I removed static from DAO methods and sessionFactory. Now IDE makes me switch back to use static DAO methods because it says Non-static method updatePrice(long) cannot be referenced form a static context. Neither of classes includes static keyword. What's wrong? How to fix it?
ServiceActionDAO
#Transactional
public class ServiceActionDAO{
#Autowired
SessionFactory sessionFactory;
public void insert(ServiceActionEntity paramServiceAction){
Transaction localTransaction = null;
try{
Session localSession = sessionFactory.getCurrentSession();
localSession.save(paramServiceAction);
localSession.getTransaction().commit();
ServiceOrderDAO.updatePrice(paramServiceAction.getServiceOrderFk().longValue());// error
}
catch (Exception localException){
if (localTransaction != null) {
localTransaction.rollback();
}
}
}
UPDATE
I find a quick way to solve this problem by replacing error line with:
new ServiceOrderDAO().updatePrice(paramServiceAction.getServiceOrderFk().longValue());
Now it's not a static call.
UPDATE 2
I have a lot of DAO classes and a number of controllers. I have to find quick fix with minimum code changes taking into account Spring architecture. I have one DAO calls one or more DAOs to perform some complex queries.

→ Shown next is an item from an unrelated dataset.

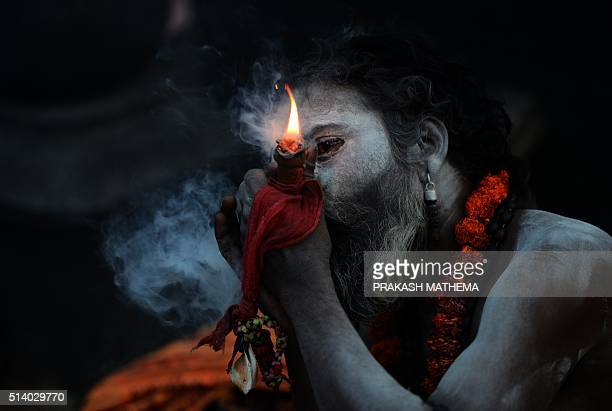 A Sadhu Smokes A Chillum A Traditional Clay Pipe As A Holy Offering To Lord Shiva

As was denoted before: creating new instance of DAO would lead to unpredictable Spring session behavior.
It appears that my controllers also have calls for DAO classes.
What is the easiest way (with minimum code changes) to fix this problem?
UPDATE 3
Ended up injecting DAO into DAOs and Controllers. It seems like quick fix but from the conceptual point of view I doubt that this is the best solution...
You can either
a) inject a reference to your ServiceOrderDAO into the ServiceActionDao, and call the method on the injected DAO instance, or
b) you can introduce a service layer that calls both DAOs in the same transaction, where each DAO is injected into the service.

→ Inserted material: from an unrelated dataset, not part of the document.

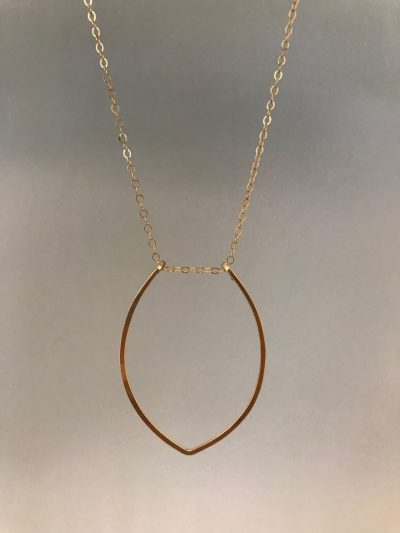 a gold filled petal shaped pendant at the end of a sterling gold filled chain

Either way you have to make both of the DAOs spring-managed beans.
If you have a situation where you're needing to call one DAO from another DAO it seems like introducing a service would be an appropriate solution.

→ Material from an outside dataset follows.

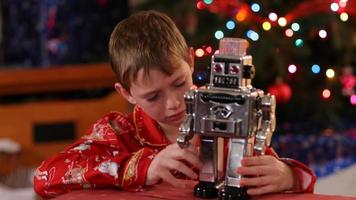 Boy playing with toy robot on Christmas video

Also the commit and rollback are unnecessary and even counterproductive here. When using Spring you should be able to remove this code without a problem.
Making a new instance of the DAO is not a great solution because it's not a Spring-managed bean. If it has autowired properties then those won't get set. If it's using its own SessionFactory, different from the autowired one, then you will get strange behavior as it will be using a different session than Spring-managed DAOs.